慣らしてはいなかったけど、何故か彼を受け入れられる自信はあった。
「・・・っん・・・」
お互い、脱いでいるのは最低限の物だけ。
どこかそれは急いでいる二人を表しているようだった。
透さんのモノを少しだけ飲み込むと、自然と力が入って。
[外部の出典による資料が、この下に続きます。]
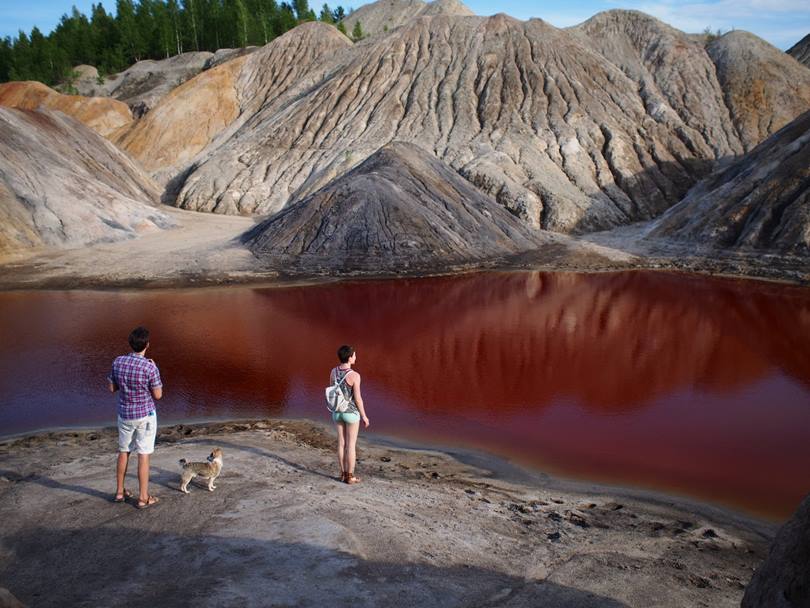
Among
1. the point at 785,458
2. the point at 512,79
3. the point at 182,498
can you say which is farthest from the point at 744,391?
the point at 512,79

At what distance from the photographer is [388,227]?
28.5 metres

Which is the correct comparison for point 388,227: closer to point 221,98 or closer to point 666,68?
point 221,98

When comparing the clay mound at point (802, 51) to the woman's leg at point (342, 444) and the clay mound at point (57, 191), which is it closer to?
the clay mound at point (57, 191)

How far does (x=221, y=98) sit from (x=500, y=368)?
4755cm

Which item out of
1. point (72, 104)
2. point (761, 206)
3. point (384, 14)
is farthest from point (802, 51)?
point (72, 104)

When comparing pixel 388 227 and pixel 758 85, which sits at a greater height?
pixel 758 85

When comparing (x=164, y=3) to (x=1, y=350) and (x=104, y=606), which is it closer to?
(x=1, y=350)

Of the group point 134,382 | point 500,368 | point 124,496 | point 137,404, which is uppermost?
point 134,382

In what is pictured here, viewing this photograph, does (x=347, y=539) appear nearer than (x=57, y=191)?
Yes

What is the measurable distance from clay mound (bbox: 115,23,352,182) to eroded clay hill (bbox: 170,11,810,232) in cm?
170

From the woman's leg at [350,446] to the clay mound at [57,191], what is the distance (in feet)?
81.4

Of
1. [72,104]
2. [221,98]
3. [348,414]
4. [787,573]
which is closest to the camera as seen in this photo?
[787,573]

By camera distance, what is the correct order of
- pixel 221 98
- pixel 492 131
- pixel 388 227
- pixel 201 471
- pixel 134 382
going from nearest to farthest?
pixel 134 382 → pixel 201 471 → pixel 388 227 → pixel 492 131 → pixel 221 98

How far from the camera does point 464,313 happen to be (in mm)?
20188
手は彼の腹部へ置き、顔はなるべく隠すように深く俯いた。
「あ・・・っ、んん・・・ッ」
慣らしていないせいか、僅かな痛みが襲った。
それでも、早く、と体が急かして。
その欲望に応えるように、ゆっくりだが確実に腰を降ろしていった。
「・・・いっ、あ・・・っ!」
降ろすにつれて痛みは増していって。
やっぱり慣らしておけば良かった、なんて後悔もありつつ、それによって彼と繋がる実感があり、それすらも快楽に変わるようだった。
「・・・慣らしますか?」
歪む表情を抑えながら、優しく問いかけられて。
思わず痛いと言いかけてしまったことに、気付いたんだろうか。
お仕置きのはずなのに。
こんな時まで優しくて。
お仕置きだと言うことを従順に飲み込むように、彼の提案には首を振って拒否を示した。
「ふ・・・ぁ・・・、ぁあ・・・ッ!」
彼にとってはもどかしい快楽かもしれない。
そう思うと居た堪れなくなり、なるべく一気に腰を降ろした。
「・・・ッ、ゆっくりで構いませんよ・・・」
一瞬歪んだ透さんの表情に、欲情して。
もっと、彼が欲しい。
貪欲な気持ちは最高潮に達していて。
「・・・っ、は・・・ぁ・・・」
ペタン、と透さんの上に座り込んだことを確認できれば、全て彼のモノを飲み込んだことを実感して。
体は何度か一つにしたが、毎回どこか初めてのような気持ちだった。
抱かれる旅に愛おしさや欲望は醜いくらいに育ち、その度に悲しさや虚しさを感じていて。
私だけの透さんで居て欲しい。
これは彼の言うワガママ、なんだろうか。